From: Alice Ryhl <aliceryhl@google.com>
To: "Miguel Ojeda" <ojeda@kernel.org>,
"Alex Gaynor" <alex.gaynor@gmail.com>,
"Wedson Almeida Filho" <wedsonaf@gmail.com>,
"Boqun Feng" <boqun.feng@gmail.com>,
"Gary Guo" <gary@garyguo.net>,
"Björn Roy Baron" <bjorn3_gh@protonmail.com>,
"Benno Lossin" <benno.lossin@proton.me>,
"Andreas Hindborg" <a.hindborg@samsung.com>,
"Peter Zijlstra" <peterz@infradead.org>,
"Alexander Viro" <viro@zeniv.linux.org.uk>,
"Christian Brauner" <brauner@kernel.org>,
"Greg Kroah-Hartman" <gregkh@linuxfoundation.org>,
"Arve Hjønnevåg" <arve@android.com>,
"Todd Kjos" <tkjos@android.com>,
"Martijn Coenen" <maco@android.com>,
"Joel Fernandes" <joel@joelfernandes.org>,
"Carlos Llamas" <cmllamas@google.com>,
"Suren Baghdasaryan" <surenb@google.com>
Cc: Dan Williams <dan.j.williams@intel.com>,
Matthew Wilcox <willy@infradead.org>,
Thomas Gleixner <tglx@linutronix.de>, Daniel Xu <dxu@dxuuu.xyz>,
Martin Rodriguez Reboredo <yakoyoku@gmail.com>,
Trevor Gross <tmgross@umich.edu>,
linux-kernel@vger.kernel.org, rust-for-linux@vger.kernel.org,
linux-fsdevel@vger.kernel.org, Alice Ryhl <aliceryhl@google.com>,
Kees Cook <kees@kernel.org>
Subject: [PATCH v9 5/8] rust: security: add abstraction for secctx
Date: Thu, 08 Aug 2024 16:15:48 +0000 [thread overview]

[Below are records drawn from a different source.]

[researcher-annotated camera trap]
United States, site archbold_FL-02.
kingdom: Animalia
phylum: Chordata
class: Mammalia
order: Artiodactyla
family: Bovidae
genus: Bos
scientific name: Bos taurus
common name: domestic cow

Message-ID: <20240808-alice-file-v9-5-2cb7b934e0e1@google.com> (raw)
In-Reply-To: <20240808-alice-file-v9-0-2cb7b934e0e1@google.com>
Add an abstraction for viewing the string representation of a security
context.
This is needed by Rust Binder because it has a feature where a process
can view the string representation of the security context for incoming
transactions. The process can use that to authenticate incoming
transactions, and since the feature is provided by the kernel, the
process can trust that the security context is legitimate.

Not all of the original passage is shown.